Post scriptum : nous en sommes au tout début de notre périple et nous cherchons un peu nos marques, y compris en ce qui concerne la tenue de ce carnet de voyage et l’écriture de ces billets. Nous ne parlons ici presque que de notre route et un peu de notre vie toute fraîche de nomades. Nous avons beaucoup de choses à dire, sur ce que nous avons vu, les quelques rencontres que nous avons faites et nous y viendrons très bientôt. Il nous faudra un peu de pratique pour arriver à un format mêlant tout cela ! Egalement, nous nous sommes rendus compte avant de passer la frontière qu’une vilaine tache encombrait la plupart de nos photos. Ce n’est pas une saleté présente sur les objectifs mais quelque chose survenant au niveau du boitier et nous ne pouvons pas nous hasarder à essayer de le nettoyer nous même. Nous attendons donc de passer dans une suffisamment grande ville pour trouver un réparateur d’appareils photos…

10 Réponses

  1. roselyne pourchet

    Merci pour ces belles photos et un début de journal très intéressant. c’est un excellent début et j’aurai toujours plaisir à vous suivre.

  2. Tante marie bergougnoux

    Bon voyage pour vous deux, que l’ombre aimante de Papillotte et Manette vous protège tout au long de votre voyage…
    Soyez heureux et chanceux.
    Bon voyage !!!!!

    • assomarenostrum

      Manette nous accompagne bien dans ce début de voyage : le matin de notre premier bivouac à Tuchan, je me suis servi d’une serviette que j’avais pris dans l’immense tas de linge récupéré de Tuchan que René conserve dans un placard. Elle avait conservée toute son odeur originelle…
      A Perpignan, nous avons fait une halte chez un ami à moi. J’y ai retrouvé un parapluie que j’avais oublié chez cet ami lorsqu’il habitait Montpellier. Et, bien sur, ce parapluie était à Manette !

  3. A Collioure, il aurait fallu vous prendre en photo du bateau. On ne voit que vos têtes d’épingle sur la surface de l’eau.

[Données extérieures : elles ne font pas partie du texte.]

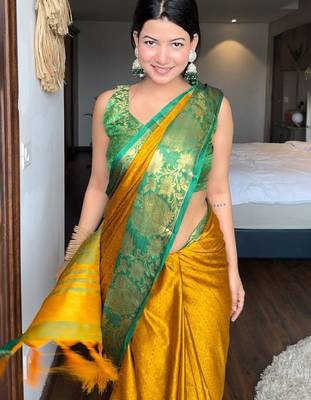 Woven design zari mysore silk saree 1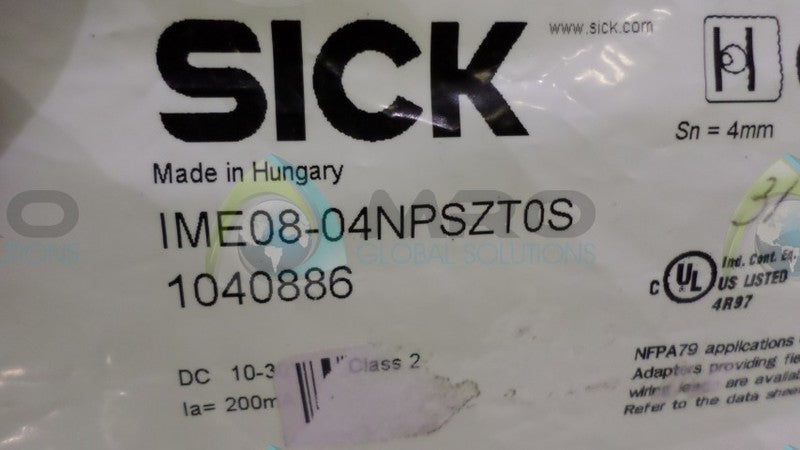 SICK IME08-04NPSZTOS NON-FLUSH CONNECTOR NSMP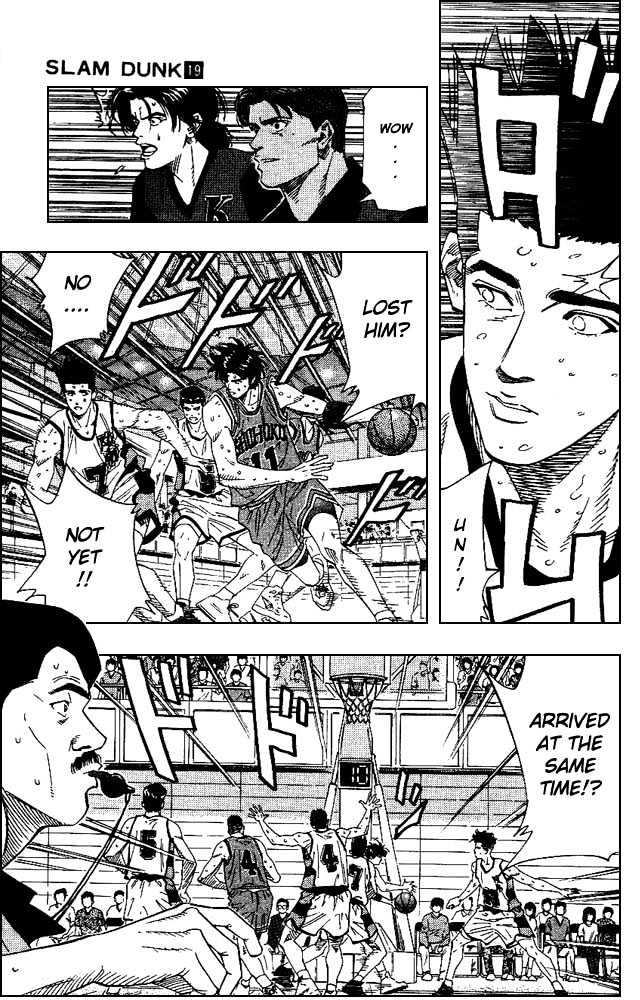 Slam Dunk Chapter 163 page 14 - Chapter 163 : The Disappointing First Half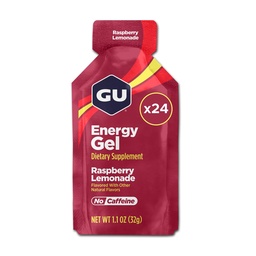 GU Energy, Original Energy Gels, Raspberry Lemonade - 24 Count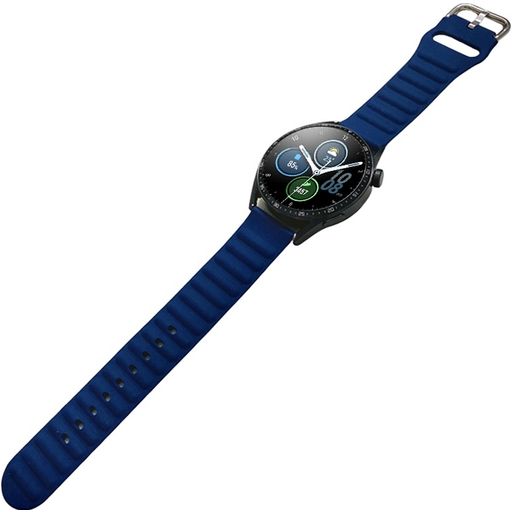 Mobigear Bumpy Bracelet Silicone Smartwatch Fermeture boucle ardillon - Connexion universelle de 22 mm - Dark Blue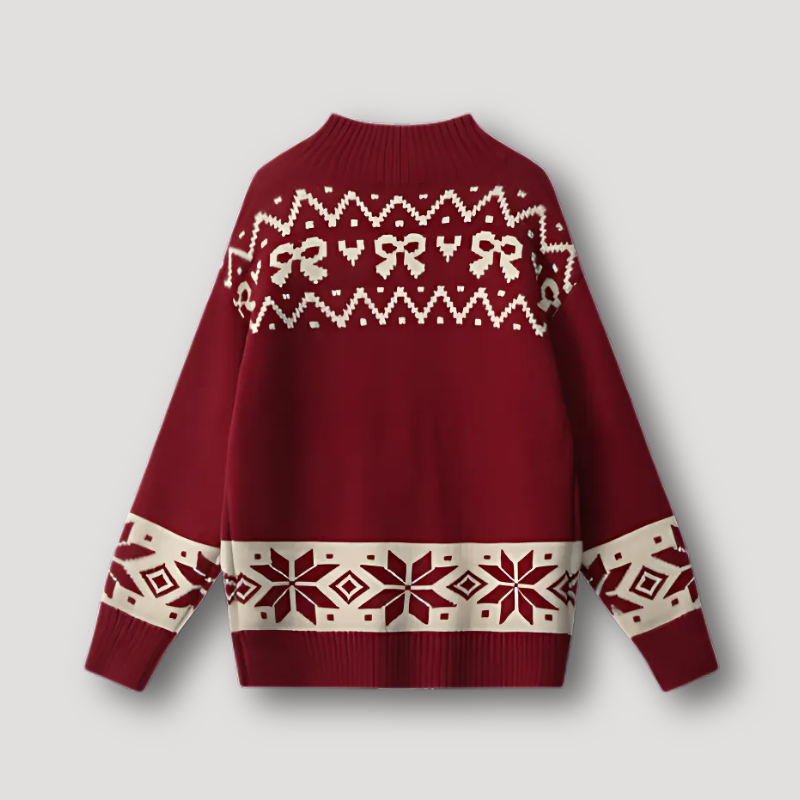 Toggle Closure Cozy Reindeer Christmas Knit Cardigan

  4. Le début d’une Grande expérience !
    Je savoures vos paysages et je suis suspendu à vos mots !
    Vous êtes Beaux, continuez ! :)

    • assomarenostrum

      Merci Jason, notre plus fidèle soutien ! Nous t’envoyons un amical salut andalou ! A bientôt

  5. Dominique Dumas

    Bravo, quel bonheur a partager. Vous me faites rêver et renvoyez à 1977 ou j’ai pris la route avec mon toujours actuel mari, pour la traversée du Sahara algérien, via l’Espagne, le Maroc, en « deux chevaux » camionnette « aménagée ». (sans GPS, tél.internet etc…) nous étions les plus heureux du monde et le savions.C’est tellement reposant de n’avoir à gérer qu’1 minimum d’affaire. Le plus dure c’est de d’arriver à partir, de contenir ses affaires, et après c’est coooooooooooool. Même les pannes de voiture sont l’occasion de rencontre et de s’arrêter et découvrir un coin.Y’a pas a dire les voyages forment la jeunesse. Je vous embrasse et vous suivrais avec beaucoup d’intérêt et de plaisir.

    • assomarenostrum

      Bonsoir depuis Malaga ! Nous n’avons pas de GPS, ce qui occasionne parfois un parcourt un peu désordonné – mais diablement plus rigolo – mais nous avons internet (de temps en temps) pour partager avec d’autres ! Merci pour ton gentil message et à bientôt !

  6. Anne Goncalves

    Magnifiques photos, les couchers de soleil sont à tomber!
    Vos commentaires emplis de passions.